On the one hand you have structured data sources such as relational DB, NoSQL datastores or OODBs and the like that allow you to query and manipulate data in a structured way. This typically involves schemata (either upfront with RDB or sort of dynamically with NoSQL that defines the data layout and the types of the fields), a notion of object identity (for example a unique row ID in RDB or a document ID in a document store) and with it to be able to refer to data items in different containers (e.g. a foreign key in a RDB) as well as the possibility to create and use indices to speed up look-up/query.
On the other hand you have the Web, a globally distributed hypermedia system, mainly for consumption by humans. There the main primitives are: an enormous collection of hyperlinked documents over the Internet with millions of servers and billions of clients (desktop, mobile devices, etc.), in its core based on simple standards: URL, HTTP, HTML.
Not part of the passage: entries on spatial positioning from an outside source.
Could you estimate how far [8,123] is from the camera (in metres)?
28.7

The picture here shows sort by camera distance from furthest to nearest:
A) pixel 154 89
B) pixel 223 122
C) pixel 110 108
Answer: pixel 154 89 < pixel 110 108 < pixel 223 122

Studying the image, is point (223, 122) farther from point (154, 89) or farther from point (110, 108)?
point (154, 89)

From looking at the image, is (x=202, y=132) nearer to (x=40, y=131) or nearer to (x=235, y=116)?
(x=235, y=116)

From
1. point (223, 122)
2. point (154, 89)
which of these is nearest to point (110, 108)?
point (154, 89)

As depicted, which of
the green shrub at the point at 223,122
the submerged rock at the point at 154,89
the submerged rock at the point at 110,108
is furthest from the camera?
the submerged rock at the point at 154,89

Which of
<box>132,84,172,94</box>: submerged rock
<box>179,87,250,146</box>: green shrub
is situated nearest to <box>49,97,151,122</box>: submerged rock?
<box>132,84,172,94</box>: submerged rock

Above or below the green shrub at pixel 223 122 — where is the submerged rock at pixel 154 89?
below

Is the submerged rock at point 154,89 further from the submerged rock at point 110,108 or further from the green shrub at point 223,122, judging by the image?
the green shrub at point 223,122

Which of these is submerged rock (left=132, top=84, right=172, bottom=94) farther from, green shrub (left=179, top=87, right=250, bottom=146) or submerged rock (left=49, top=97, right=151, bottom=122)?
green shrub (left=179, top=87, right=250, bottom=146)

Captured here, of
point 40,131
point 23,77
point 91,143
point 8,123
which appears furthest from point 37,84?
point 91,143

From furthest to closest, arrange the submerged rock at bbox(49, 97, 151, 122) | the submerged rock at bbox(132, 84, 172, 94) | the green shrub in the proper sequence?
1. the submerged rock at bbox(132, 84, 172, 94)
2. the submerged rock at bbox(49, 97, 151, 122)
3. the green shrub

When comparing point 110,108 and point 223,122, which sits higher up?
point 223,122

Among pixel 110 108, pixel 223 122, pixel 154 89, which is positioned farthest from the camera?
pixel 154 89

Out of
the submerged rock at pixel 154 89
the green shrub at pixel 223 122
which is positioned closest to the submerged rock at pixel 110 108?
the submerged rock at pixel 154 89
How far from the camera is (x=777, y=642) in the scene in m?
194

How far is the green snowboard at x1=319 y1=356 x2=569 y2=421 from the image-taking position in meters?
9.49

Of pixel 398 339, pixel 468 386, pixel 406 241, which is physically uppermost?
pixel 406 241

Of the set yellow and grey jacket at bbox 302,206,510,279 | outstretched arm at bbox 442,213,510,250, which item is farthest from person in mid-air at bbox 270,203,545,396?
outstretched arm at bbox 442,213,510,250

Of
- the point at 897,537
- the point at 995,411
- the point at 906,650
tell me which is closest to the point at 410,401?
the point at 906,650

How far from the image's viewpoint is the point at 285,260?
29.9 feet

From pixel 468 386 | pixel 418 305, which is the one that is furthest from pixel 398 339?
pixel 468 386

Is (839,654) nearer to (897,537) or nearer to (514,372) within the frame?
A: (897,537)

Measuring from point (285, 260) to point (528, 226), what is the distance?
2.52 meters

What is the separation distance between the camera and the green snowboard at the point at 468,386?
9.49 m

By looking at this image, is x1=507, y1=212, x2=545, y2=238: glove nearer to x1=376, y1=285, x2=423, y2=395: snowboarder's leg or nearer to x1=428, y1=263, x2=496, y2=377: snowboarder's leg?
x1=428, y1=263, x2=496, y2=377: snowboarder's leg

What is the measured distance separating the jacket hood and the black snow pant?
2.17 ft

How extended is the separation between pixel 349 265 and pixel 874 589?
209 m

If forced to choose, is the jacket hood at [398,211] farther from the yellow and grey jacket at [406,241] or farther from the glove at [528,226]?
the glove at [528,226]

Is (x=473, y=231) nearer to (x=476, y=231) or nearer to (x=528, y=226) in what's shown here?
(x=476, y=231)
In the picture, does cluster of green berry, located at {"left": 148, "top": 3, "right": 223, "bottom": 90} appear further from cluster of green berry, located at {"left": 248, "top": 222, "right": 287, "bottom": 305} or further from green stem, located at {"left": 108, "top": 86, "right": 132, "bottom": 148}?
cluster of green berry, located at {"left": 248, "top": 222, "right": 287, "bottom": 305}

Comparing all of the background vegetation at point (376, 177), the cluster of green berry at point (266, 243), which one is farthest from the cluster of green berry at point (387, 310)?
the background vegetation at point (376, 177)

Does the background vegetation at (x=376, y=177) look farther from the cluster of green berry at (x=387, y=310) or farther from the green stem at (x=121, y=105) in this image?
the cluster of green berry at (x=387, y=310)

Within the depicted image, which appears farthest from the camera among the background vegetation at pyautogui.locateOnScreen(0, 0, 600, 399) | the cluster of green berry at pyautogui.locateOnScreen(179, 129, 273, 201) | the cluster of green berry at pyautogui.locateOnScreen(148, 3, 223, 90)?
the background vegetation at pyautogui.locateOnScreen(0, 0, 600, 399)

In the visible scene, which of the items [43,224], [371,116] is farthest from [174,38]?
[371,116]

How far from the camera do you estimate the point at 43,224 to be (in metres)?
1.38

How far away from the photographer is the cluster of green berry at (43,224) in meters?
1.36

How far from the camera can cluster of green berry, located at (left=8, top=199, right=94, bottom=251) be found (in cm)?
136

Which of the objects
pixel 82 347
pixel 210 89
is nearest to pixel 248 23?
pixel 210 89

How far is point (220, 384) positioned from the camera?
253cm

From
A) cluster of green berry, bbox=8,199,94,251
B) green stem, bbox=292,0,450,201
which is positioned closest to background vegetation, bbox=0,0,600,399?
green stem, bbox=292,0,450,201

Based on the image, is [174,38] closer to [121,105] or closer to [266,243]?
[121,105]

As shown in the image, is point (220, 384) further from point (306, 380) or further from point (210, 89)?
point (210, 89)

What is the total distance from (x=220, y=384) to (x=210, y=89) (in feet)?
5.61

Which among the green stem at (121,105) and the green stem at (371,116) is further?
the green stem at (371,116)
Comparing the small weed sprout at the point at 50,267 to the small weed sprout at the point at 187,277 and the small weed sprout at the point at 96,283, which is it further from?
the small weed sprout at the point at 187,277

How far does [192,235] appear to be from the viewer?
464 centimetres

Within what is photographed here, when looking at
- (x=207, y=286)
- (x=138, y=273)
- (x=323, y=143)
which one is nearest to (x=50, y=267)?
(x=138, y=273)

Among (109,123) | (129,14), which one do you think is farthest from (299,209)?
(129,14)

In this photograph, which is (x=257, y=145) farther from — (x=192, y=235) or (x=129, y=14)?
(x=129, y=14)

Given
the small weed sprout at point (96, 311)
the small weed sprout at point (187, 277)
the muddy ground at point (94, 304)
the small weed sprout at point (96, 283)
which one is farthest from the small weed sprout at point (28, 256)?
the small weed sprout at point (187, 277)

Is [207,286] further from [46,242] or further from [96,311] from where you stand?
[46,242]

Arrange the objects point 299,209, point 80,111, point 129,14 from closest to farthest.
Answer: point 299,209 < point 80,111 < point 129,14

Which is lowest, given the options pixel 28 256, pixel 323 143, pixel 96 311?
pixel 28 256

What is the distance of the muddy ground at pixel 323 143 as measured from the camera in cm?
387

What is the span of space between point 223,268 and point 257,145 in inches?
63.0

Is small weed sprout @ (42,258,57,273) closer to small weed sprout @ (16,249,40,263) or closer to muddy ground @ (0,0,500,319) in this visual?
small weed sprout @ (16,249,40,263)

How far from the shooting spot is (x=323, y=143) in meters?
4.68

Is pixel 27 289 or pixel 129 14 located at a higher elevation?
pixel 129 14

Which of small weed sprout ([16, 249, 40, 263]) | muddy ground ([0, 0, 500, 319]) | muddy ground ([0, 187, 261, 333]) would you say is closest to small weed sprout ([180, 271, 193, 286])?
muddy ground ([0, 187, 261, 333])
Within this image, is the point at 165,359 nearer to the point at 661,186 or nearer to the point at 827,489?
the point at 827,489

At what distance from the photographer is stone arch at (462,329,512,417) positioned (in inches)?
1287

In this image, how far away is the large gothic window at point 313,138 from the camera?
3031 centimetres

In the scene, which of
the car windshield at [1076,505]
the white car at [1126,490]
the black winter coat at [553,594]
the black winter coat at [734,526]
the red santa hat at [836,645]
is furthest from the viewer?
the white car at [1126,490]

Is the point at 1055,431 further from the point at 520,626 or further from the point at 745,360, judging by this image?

Now, the idea with Linked Data is a simple one: take the best of both worlds and combine it, yielding large-scale structured data (incl. schema and object identity to allow straightforward manipulation) based on established Web standards (in order to benefit from the deployed infrastructure).
Sounds easy? In fact it is. The devil is in the detail. As with any piece of technology, once you start implementing it, questions arise. For example, must Linked Data be solely based on RDF or are other wire formats such as JSON, Microdata or Atom ‘allowed’? Should we use distributed vocabulary management (as mandated by the Semantic Web) or is it OK to use Schema.org? Depending on whom you ask you currently may get different answers but in this case I lean towards diversity – at the end of the day what matters are URIs (object identity), HTTP (data access) and some way to represent the data in a structured format.